More robust animals: a major challenge for sustainable development of livestock production implying the blossoming of fine and highthroughput
Abstract
The major challenge of animal phenotyping is to acquire systemic knowledge of farm animal robustness. This will allow responding to a double objective in terms of exploiting the variability of animal aptitudes: selection for major objectives in order to improve efficiency and robustness of genotypes and precision farming that exploits individual variability of animals for an improved resilience on the herd level or to improve the management for a specific genotype. Two major challenges of our knowledge exist which are interdependent and common to all animal breeding, and which must be met in order to improve animal robustness. he first is understanding and predicting the compromise amongst vital functions. By this we mean understanding how priority changes are made under specific limited resources.
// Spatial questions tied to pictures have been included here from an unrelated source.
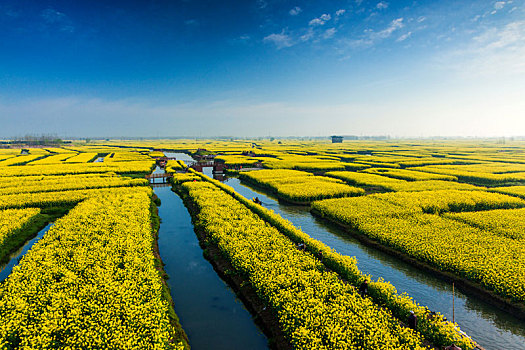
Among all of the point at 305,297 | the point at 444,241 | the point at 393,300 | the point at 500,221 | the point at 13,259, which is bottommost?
the point at 13,259

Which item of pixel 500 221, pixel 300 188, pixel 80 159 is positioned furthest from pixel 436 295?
pixel 80 159

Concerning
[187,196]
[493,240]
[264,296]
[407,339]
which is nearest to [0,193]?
[187,196]

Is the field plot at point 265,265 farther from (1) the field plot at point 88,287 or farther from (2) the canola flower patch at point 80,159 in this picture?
(2) the canola flower patch at point 80,159

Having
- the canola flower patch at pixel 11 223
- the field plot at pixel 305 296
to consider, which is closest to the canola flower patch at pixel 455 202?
the field plot at pixel 305 296

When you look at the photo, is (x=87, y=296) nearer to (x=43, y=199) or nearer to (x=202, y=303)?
(x=202, y=303)

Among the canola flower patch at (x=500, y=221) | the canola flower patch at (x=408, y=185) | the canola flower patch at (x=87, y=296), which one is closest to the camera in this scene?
the canola flower patch at (x=87, y=296)

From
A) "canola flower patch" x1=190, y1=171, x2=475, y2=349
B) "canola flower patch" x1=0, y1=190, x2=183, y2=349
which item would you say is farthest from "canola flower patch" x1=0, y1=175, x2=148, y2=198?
"canola flower patch" x1=190, y1=171, x2=475, y2=349
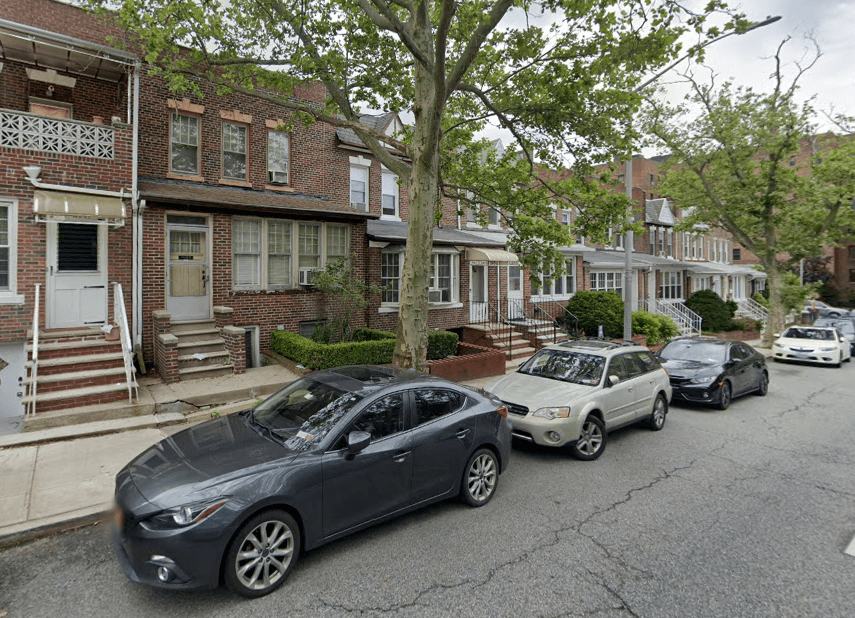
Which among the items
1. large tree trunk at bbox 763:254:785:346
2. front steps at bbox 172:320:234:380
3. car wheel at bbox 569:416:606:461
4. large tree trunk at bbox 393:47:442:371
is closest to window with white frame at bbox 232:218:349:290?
front steps at bbox 172:320:234:380

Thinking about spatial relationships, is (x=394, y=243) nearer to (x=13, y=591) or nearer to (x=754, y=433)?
(x=754, y=433)

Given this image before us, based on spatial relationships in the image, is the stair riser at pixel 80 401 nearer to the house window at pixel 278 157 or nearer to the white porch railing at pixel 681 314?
the house window at pixel 278 157

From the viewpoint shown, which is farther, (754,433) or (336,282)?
(336,282)

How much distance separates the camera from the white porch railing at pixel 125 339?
8.00m

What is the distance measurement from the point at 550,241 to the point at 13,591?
1113 cm

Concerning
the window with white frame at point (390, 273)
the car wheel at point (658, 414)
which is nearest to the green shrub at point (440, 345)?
the window with white frame at point (390, 273)

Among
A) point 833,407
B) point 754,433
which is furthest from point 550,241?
point 833,407

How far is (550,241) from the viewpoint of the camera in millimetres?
11930

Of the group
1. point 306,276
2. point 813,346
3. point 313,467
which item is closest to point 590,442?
point 313,467

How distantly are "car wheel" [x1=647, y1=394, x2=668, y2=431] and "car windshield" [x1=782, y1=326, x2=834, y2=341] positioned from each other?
13.2m

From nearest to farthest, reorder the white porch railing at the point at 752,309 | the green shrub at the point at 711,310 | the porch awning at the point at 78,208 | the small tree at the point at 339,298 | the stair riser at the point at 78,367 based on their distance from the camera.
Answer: the stair riser at the point at 78,367 < the porch awning at the point at 78,208 < the small tree at the point at 339,298 < the green shrub at the point at 711,310 < the white porch railing at the point at 752,309

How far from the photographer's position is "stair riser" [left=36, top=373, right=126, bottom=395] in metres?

The second is understanding and exploiting the temporal aspects of robustness during an animal’s life in order to allow the animal to maintain its level of performance under different environments without compromising its reproduction, health or welfare. Attaining these objectives requires accomplishing the following: i) defining complex phenotypes through the integration of data obtained on the molecular or tissular scales of an animal or of one of its functions; ii) developing high-throughput technologies to characterize at a lower cost and the most precisely as possible the largest number of animals; iii) developing important data bases and reliable methods and computing tools necessary for the treatment of information for modeling and predictive biology.